碧生蒼太郎の父…湘南のミカン農家。元々地主ではあったが明治に入り横浜の洋食屋やホテルにおろす西洋野菜や果物の栽培で富を得る。長男(蒼太郎の兄)を家長として教育するが次男の蒼太郎には無関心。結核になった妻を人目を気にして死ぬまで蔵に押し込め、発症した蒼太郎も実家に戻らせず東京の自分の愛人宅に住まわせ世話をさせる。蒼太郎の留守中にも愛人宅にしばしば上がり込む。

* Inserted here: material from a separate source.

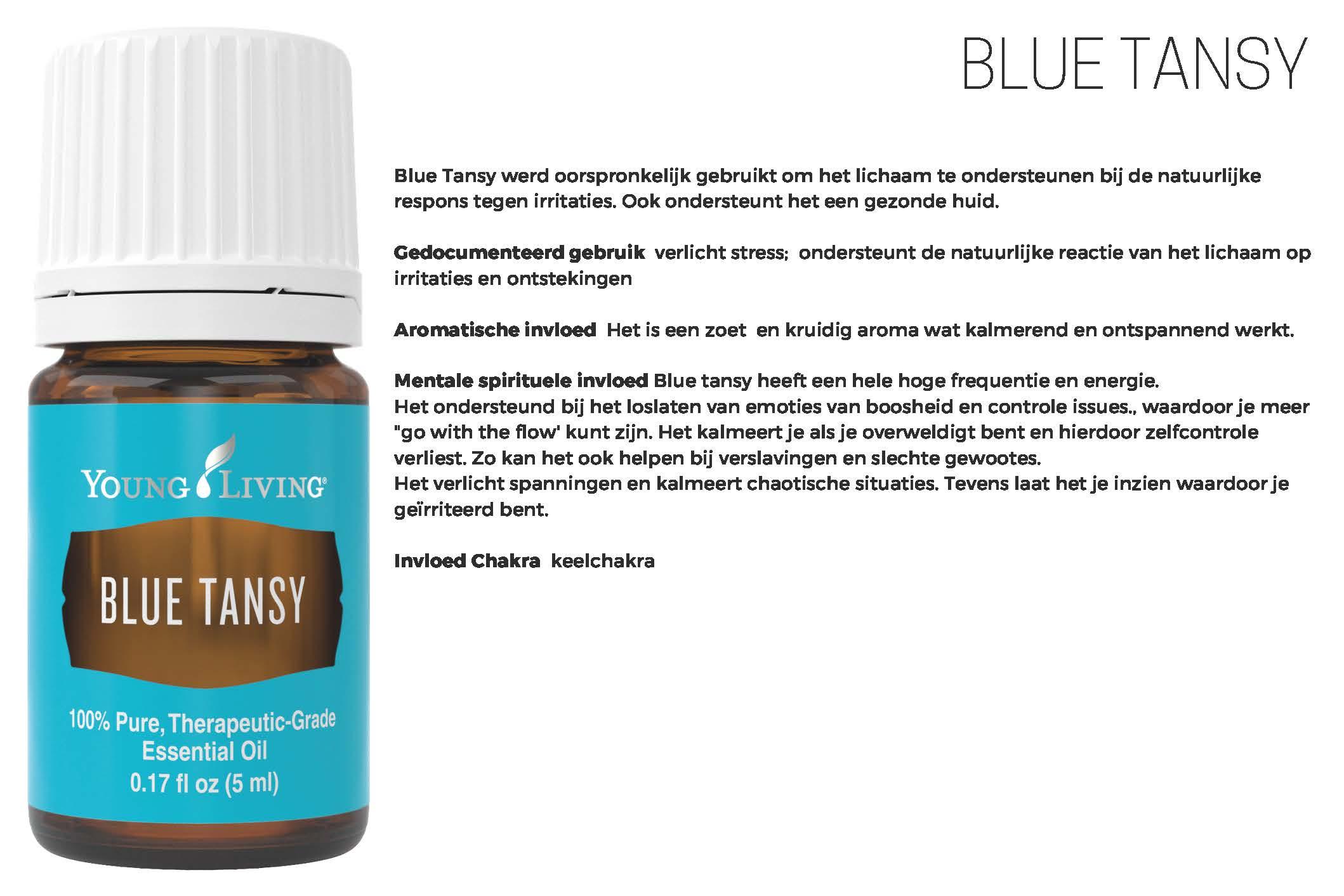 Blue Tansy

蒼太郎の兄…碧生蒼太郎の年の離れた兄。長子としての教育を受け、早々に家を継ぐべく尋常小学校しか出ていない。厳格で長男気質。年の離れた弟を可愛がってはいるが甘やかしてはいけないと思っている。妻と幼い子供を護る為結核発症し除隊した蒼太郎を実家に寄せず、父の愛人宅に住まわせることに決め、手紙で知らせる。まめに送金したり愛人と手紙のやり取りをして様子を聴いたり気にはかけているし、愛人に一定の敬意を払っている。

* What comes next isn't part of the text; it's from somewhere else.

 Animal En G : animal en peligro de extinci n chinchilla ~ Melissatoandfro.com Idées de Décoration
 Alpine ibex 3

蒼太郎の母…横浜の女学校を出てミカン農家の碧生家に嫁いだ、聡明で美しい母。夫と長男に放置されがちな蒼太郎の優しさをほめ、伸ばしてやる。子供思いで自分の事は後回しにしたせいで結核の発見が遅れ、家族に蔵に中に隔離され、蒼太郎の見舞いを受けた後死亡する。愛人の存在を知っていたかどうかは不明。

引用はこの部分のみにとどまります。